The fact that government, on the face of it, is intent on entrenching more fiscal discipline in areas that have gotten out of hand, particularly on the consumption side, would also be encouraging. So, in the immediate investment horizon, there is nothing that is going to have a material effect on asset allocation.

Over the medium to longer term there are other implications. The fact that we now see an elevated level of government debt as opposed to what was presented in April is quite meaningful. It does suggest that interest costs are going to ramp up at a fairly rapid pace. So the risk of some form of outright fiscal crisis has clearly increased.

You also have to evaluate whether this intention to control the wage bill is likely to be achieved. And, clearly, if it becomes evident that it can’t be achieved, given that so much of the fiscal consolidation rests on that, then there would be some effect on asset allocation.

The minister made it clear that government is running out of time to implement on these things. There is a little bit of headroom to do something, but if you don’t implement, then these decisions will be taken away from you. The markets will be making those decisions, and all of this will be forced on you in a hurry. But I’m still not getting a sense that there is the right level of urgency.

Sanisha Packirisamy - Momentum Investments

The proof will be in the implementation pudding.

There is a lot of risk attached to how they are trying to achieve fiscal consolidation. By and large, it’s not by revenue increases. It is all coming through from the expenditure side.

When you dial down into that, a lot hinges on the wage bill, and there aren’t that many other levers to pull if that doesn’t materialise.

If you look at the numbers, the current year isn’t much of a surprise relative to what analysts were expecting. In some cases they are slightly better. But there is a slower pace of consolidation pencilled in after that, and that, together with implementation risk is what worries markets.

Down the line, there are longer-term fiscal risks and questions about how they are going to be funded. They brought up NHI (National Health Insurance) again, even though the healthcare budget will decline in real terms over the next three year. There is also a massive liability building in the Road Accident Fund. And you have massive risk sitting at municipal level

They have also extended the social relief grant, but come the end of January next year, the employment outlook is still going to look quite bleak. How are we going to support the livelihoods of those that have been heavily reliant on these grants? There are calls for a basic income grant, but that means additional expenditure.

These are big funding pressures in terms of expenditures long term, and those haven’t been addressed. So, not only we sitting with shorter and medium-term fiscal risks, but also longer-term risks. We may get some colour on this next year. But I think that will be quite key.

The fact that South African is standing out from its peers, to the unfavourable side, does place us on a weaker footing. Even though the ratings agencies may give us the benefit of the doubt this time, the bias is definitely to the downside next year.

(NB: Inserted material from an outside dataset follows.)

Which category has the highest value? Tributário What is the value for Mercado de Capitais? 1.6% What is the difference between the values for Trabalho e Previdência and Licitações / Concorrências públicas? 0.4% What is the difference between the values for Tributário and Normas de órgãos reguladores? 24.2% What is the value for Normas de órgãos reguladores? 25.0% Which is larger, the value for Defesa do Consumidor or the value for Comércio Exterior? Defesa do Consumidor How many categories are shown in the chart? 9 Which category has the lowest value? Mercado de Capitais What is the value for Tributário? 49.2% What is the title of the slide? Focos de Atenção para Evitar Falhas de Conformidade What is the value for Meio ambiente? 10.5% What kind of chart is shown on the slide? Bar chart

Isaah Mhlanga - Alexander Forbes Investments

The market has run out of patience.

There is nothing in the budget statement that really changes anything. In terms of debt issuance, national treasury is not changing anything.

From a messaging point of view, it seems slightly positive in terms of structural reform, and the promise of better growth eventually once the consolation is done. But a lot of it is really hedged on the reduction of the public sector wage bill.

In fact, I am tempted to believe that we are likely to see debt spiral much higher than 95.3% of GDP and the fiscal deficit widening to more than 14.6% because they are not going to achieve the public sector wage bill reduction.

Implementation remains the key issue. Our bond yields have widened significantly relative to other emerging markets. That just tells you that the market has run out of patience, and things are likely to worsen going forward because growth is not going to come any time soon.

The cuts in public wages remain unlikely because it is government up against the unions. Next year is a local government election and the unions are going to use that to force government’s hand.